Ein Fleischesser wird nie gefragt, woher er sein Vitamin C bezieht (das in tierischen Produkten kaum vorkommt). Hingegen kennt jeder Vegetarier (und noch viel mehr jeder Veganer) die Frage nach seiner Eiweissversorgung usw.
Ähnlich ergeht es den Bauern, die ihre Felder nicht mehr mit tierischen Fäkalien düngen. Da sie noch eine kleine Minderheit bilden, müssen sie sich immer wieder dafür rechtfertigen, keine Tiere auf ihrem Hof zu halten, um sie zu schlachten.

Doch ein Trost bleibt: In der ganzen Menschheitsgeschichte haben nur die Menschen, die aus der Reihe tanzten, die Menschheit weitergebracht.
Es gehörte aber schon immer etwas Mut und Eigenverantwortung dazu, das zu tun, was man für richtig hält, und nicht bloss das, was Tradition ist.
Immer wieder hört man heute Aufrufe zu mehr Zivilcourage.
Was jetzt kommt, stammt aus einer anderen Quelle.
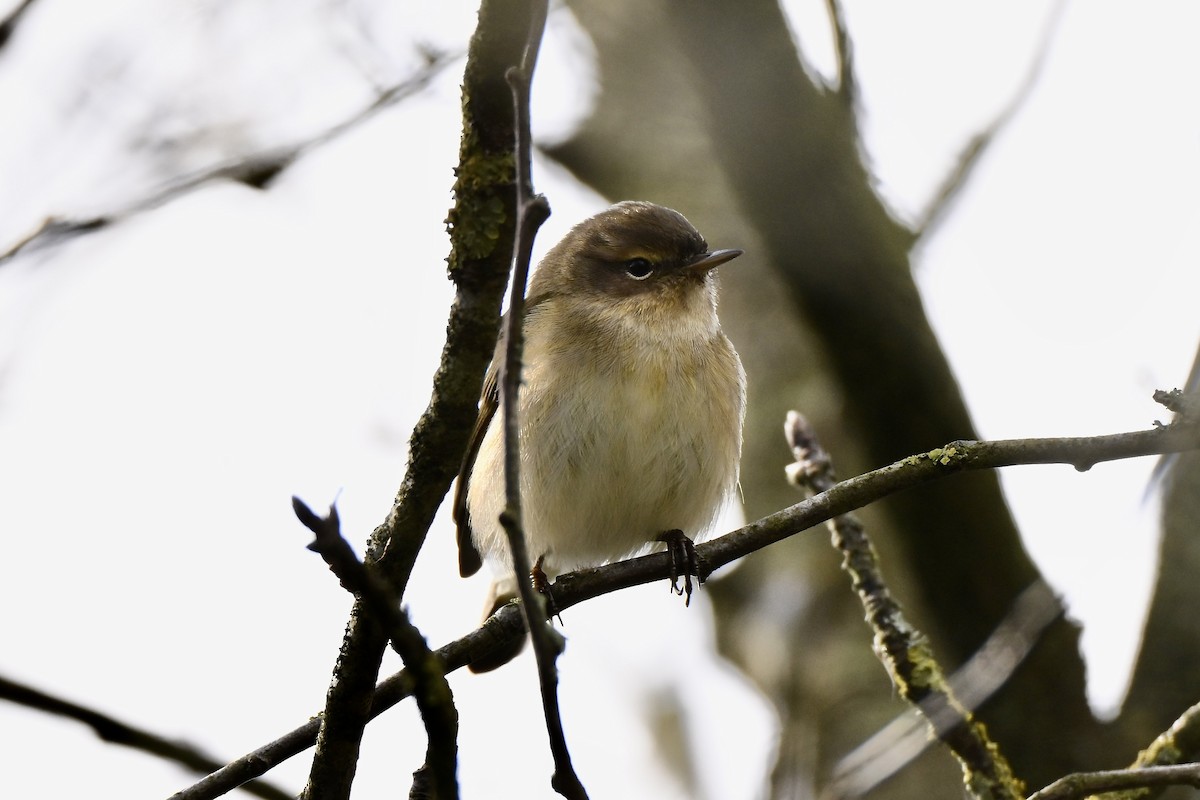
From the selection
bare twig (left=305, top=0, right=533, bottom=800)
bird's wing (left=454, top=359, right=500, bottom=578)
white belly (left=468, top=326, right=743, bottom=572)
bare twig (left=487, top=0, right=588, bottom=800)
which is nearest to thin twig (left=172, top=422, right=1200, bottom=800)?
bare twig (left=305, top=0, right=533, bottom=800)

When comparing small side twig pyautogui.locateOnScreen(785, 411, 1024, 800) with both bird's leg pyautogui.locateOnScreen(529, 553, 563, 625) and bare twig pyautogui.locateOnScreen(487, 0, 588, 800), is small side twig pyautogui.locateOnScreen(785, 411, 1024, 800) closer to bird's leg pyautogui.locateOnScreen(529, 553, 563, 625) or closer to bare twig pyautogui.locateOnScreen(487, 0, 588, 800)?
bird's leg pyautogui.locateOnScreen(529, 553, 563, 625)

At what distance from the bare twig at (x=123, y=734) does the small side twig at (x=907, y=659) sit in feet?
6.66

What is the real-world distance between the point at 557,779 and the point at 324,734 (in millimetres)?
855

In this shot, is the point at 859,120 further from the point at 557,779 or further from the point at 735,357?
the point at 557,779

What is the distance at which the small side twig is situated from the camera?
12.3 ft

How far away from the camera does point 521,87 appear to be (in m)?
2.10

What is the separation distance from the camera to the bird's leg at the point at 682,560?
145 inches

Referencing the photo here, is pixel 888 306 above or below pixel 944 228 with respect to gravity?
below

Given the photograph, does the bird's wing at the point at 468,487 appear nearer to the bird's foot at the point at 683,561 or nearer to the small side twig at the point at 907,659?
the bird's foot at the point at 683,561

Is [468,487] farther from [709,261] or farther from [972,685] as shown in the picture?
[972,685]

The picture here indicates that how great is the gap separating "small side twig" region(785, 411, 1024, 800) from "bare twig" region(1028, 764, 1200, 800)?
88 centimetres

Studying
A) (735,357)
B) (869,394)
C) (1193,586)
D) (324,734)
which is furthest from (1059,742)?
(324,734)

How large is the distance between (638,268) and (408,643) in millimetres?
3714

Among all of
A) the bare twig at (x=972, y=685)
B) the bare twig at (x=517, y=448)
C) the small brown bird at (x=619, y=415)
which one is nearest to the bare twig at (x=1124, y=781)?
the bare twig at (x=972, y=685)
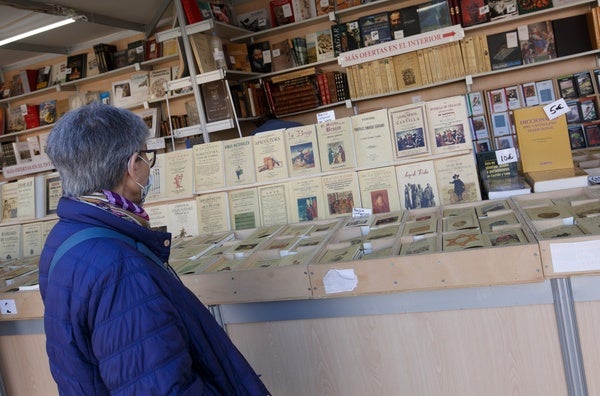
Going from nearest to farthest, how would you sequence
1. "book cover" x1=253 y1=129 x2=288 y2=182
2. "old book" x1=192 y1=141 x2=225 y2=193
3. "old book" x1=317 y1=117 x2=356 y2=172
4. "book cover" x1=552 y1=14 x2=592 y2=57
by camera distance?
1. "old book" x1=317 y1=117 x2=356 y2=172
2. "book cover" x1=253 y1=129 x2=288 y2=182
3. "old book" x1=192 y1=141 x2=225 y2=193
4. "book cover" x1=552 y1=14 x2=592 y2=57

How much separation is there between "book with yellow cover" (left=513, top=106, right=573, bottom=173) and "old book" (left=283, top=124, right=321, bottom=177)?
0.98 meters

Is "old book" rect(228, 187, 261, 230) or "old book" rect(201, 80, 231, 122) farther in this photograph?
"old book" rect(201, 80, 231, 122)

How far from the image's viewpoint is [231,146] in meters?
3.00

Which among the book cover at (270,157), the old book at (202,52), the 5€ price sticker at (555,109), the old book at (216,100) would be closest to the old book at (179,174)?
the book cover at (270,157)

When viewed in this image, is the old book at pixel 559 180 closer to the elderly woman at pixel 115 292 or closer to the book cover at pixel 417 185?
the book cover at pixel 417 185

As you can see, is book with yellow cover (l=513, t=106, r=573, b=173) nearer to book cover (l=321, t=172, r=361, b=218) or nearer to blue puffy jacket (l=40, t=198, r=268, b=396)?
book cover (l=321, t=172, r=361, b=218)

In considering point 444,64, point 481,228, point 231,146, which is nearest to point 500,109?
point 444,64

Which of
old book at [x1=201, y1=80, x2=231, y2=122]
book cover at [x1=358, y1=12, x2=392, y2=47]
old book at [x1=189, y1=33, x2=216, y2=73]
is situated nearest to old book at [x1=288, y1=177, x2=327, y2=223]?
old book at [x1=201, y1=80, x2=231, y2=122]

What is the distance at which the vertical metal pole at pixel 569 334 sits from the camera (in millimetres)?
1722

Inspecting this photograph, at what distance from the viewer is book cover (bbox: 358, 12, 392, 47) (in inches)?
214

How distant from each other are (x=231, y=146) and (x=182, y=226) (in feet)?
1.67

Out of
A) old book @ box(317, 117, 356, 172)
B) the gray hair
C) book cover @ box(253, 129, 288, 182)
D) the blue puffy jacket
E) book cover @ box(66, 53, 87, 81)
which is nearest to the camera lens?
the blue puffy jacket

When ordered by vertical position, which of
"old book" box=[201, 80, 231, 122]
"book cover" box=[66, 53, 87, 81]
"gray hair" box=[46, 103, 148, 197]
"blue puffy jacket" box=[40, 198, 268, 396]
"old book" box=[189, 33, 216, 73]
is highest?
"book cover" box=[66, 53, 87, 81]

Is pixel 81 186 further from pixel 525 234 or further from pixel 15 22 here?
pixel 15 22
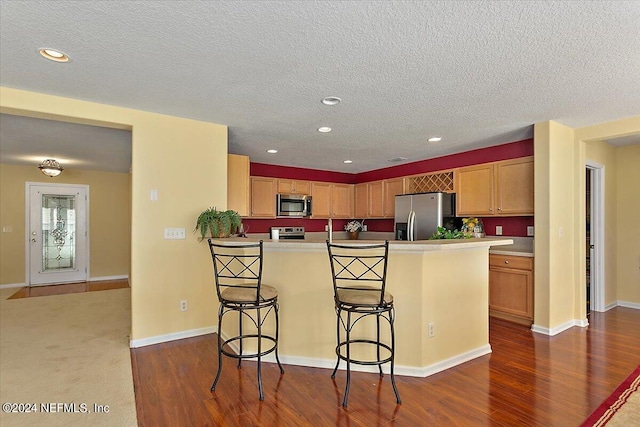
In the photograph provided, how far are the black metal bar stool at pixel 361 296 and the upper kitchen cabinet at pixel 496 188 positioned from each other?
2.75m

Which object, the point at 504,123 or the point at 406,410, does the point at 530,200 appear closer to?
the point at 504,123

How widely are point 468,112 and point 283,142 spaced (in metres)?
2.47

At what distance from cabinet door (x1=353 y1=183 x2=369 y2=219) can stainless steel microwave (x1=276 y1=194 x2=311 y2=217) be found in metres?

Solange es so allgemein und unverbindlich bleibt, sind alle dafür. Sobald jemand aber ganz konkret Zivilcourage in einem Bereich zeigt, ist dies ein Angriff auf den gewöhnlichen Alltagstrott der Massen und somit höchst unangenehm.
Es bleibt zu hoffen, dass die Selbstverantwortung künftig wieder mehr Gewicht gewinnt gegenüber den eingefahrenen Verhaltensmustern, deren negative langfristige Folgen immer sichtbarer werden. Verantwortung für das eigene Handeln kann man aber nur übernehmen, wenn man auch über die nötigen Informationen für die eigenen Entscheide verfügt. Das Vegi-Info hilft Ihnen deshalb, die Folgen Ihrer Handlungen besser beurteilen zu können, und zeigt Alternativen auf, welche für Mensch, Tier und Umwelt positive Auswirkungen haben.